Helikon Hedge Fund Gains 24% With a Bet on Undervalued Equities
(Bloomberg) -- Helikon Investments, the hedge fund started last year by veterans from Julius Baer Group Ltd.’s Italian subsidiary, returned 24% through the first three quarters of 2021, by betting on overlooked and undervalued equities.
The gains for the 1.17 billion-euro ($1.36 billion) Helikon Long Short Equity Fund follow last year’s 68% advance, disclosed in documents sent to investors and seen by Bloomberg.
A spokesperson for the investment firm declined to comment.
The year-to-date returns through the end of the third quarter beat the 11% rise for the Bloomberg Equity Long/Short Hedge Fund Index and the 14% gain from the Stoxx Europe 600. The fund focuses on value-driven stock investments in European companies with “opportunistic” credit exposure.
Some of Helikon’s top long equity positions at the end of September included the Greek lender Eurobank Ergasias Services and Holdings S.A., which is up 56% this year, and Turkish lender Turkiye Garanti Bankasi A.S., which is down 12% for the year but up about 38% since hitting a low in April. Greece’s largest electricity provider Public Power Corp. is also among the biggest holdings with a gain of 26% this year.

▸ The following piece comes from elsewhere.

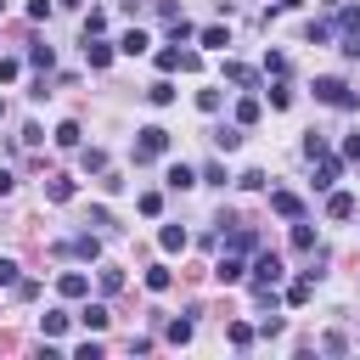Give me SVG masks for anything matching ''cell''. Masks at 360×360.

As of the end of the third quarter, the fund’s net long equity exposures included a 43% allocation to Greece, 40% to the rest of the world and 31% to Turkey, in addition to short positions in French and German shares, among others. The financials sector dominated long sector exposure with 52%, followed by materials at 31%. Some of the biggest short equity positions were 22% in the SPDR Gold Trust ETF and 6.3% in industrials.
September was Helikon’s worst month of returns so far with a 7.7% dip. In a statement to investors, the team said the last week of the third quarter erased almost all the gains for July and August, and said their timing for Turkish and gold mining positions was “totally wrong.”
The top long positions that slumped in September included gold miners Eldorado Gold Corp. and Centerra Gold, Turkish conglomerate Haci Omer Sabanci Holding AS. and the Garanti bank.
“However, both groups remain the best risk/reward situations we know of,” said Helikon managers in the quarterly investor letter. “In the context of an environment of significantly negative real rates we continue to be attracted to opportunities located in niche geographies, i.e. overlooked or simply avoided by the majority of investors, that require a longer than average time horizon of six to 18 months.”
The broader market’s preference for top-quality developed-market businesses carries an “oversized” risk because of high valuations, they said.
The fund, which has offices in London and Milan, was started in April 2020 by a team that oversaw the Kairos Pegasus Fund S.A., and is managed by Chief Investment Officer Federico Riggio, Michele Fiumara, David Grazzini and Vittorio Villa. Helikon is closed to new investments, according to the document.